Within hydrothermal vents, influences on water temperatures are vague. Hydrothermal fluid temperatures can reach 400°C (750°F) or more, but they do not boil under the extreme pressure of the deep ocean. As they pour out of a vent, the fluids encounter cold, oxygenated seawater, causing another, more rapid series of chemical reactions to occur.

Based on global water temperature statistics: The average temperature of the entire ocean surfaces usually ranges from 15 to 17 degrees Celsius (59 to 62.9 degrees Fahrenheit). There is a barrier between the surface water and deeper layers of the ocean that are not mixed. The barrier begins around 100 meters and can extend another few hundred meters downward. The average temperature of deep-ocean water is only 2°C (36°F). The water coming directly from a hydrothermal vent can reach up to 350°C (662°F) and is rich in dissolved chemicals. The hot spring water forms a plume above the vent, somewhat like smoke rising from a chimney into the air. Temperature-sensing instruments, towed behind research vessels, can detect these hot-water plumes and aid oceanographers in locating hydrothermal vents on the ocean floor.

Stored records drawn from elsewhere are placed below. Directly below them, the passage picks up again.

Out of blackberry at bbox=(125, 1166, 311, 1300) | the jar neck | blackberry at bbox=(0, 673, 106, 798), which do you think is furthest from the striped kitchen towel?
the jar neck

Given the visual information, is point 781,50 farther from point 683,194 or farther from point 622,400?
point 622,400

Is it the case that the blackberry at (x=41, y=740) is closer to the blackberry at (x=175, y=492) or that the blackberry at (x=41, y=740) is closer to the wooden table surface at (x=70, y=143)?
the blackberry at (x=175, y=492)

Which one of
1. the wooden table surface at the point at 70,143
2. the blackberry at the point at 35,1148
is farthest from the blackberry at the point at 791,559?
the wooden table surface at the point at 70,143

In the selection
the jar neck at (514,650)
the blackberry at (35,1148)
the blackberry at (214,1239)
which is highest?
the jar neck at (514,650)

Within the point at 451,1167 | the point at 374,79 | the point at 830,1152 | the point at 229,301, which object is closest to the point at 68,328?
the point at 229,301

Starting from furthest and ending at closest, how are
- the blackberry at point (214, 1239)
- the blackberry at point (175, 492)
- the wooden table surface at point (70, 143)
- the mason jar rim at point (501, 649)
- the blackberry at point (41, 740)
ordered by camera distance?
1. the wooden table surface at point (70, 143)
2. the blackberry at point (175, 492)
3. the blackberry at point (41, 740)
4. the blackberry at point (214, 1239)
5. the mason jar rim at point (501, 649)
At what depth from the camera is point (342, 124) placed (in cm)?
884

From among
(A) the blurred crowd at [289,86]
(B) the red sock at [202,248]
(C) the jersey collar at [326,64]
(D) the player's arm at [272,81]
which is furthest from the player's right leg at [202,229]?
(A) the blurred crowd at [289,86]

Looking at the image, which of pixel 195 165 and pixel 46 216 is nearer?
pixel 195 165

Like hot springs and geysers on land, hydrothermal vents form in volcanically active areas—often on mid-ocean ridges, where Earth’s tectonic plates are spreading apart and where magma wells up to the surface or close beneath the seafloor.

These hot plumes of water from reactions with hydrothermal vents may contribute to ocean water temperatures from within.

As far as carbon dioxide releases into the air, results revealed that dissolved organic carbon is efficiently removed from ocean water when heated. The organic molecules are broken down and the carbon converted to carbon dioxide. The entire ocean volume circulates through hydrothermal vents about every 40 million years, according to theorists studying at University of Georgia.

Climate effects from vast forest fires, waste disposal, and gluttony for fossil fuels may be stressing our planetary biomes. They may arise from ignorance, irresponsibility, profit, convenience, and other factors. The vast fires of Australia may have been started by campers and smokers. 14 people have been arrested. Humans and humanity may be more significant drivers of climate changes than hydrothermal vents.

On seismology offices the earth is humming. Is it a happy or sad tune?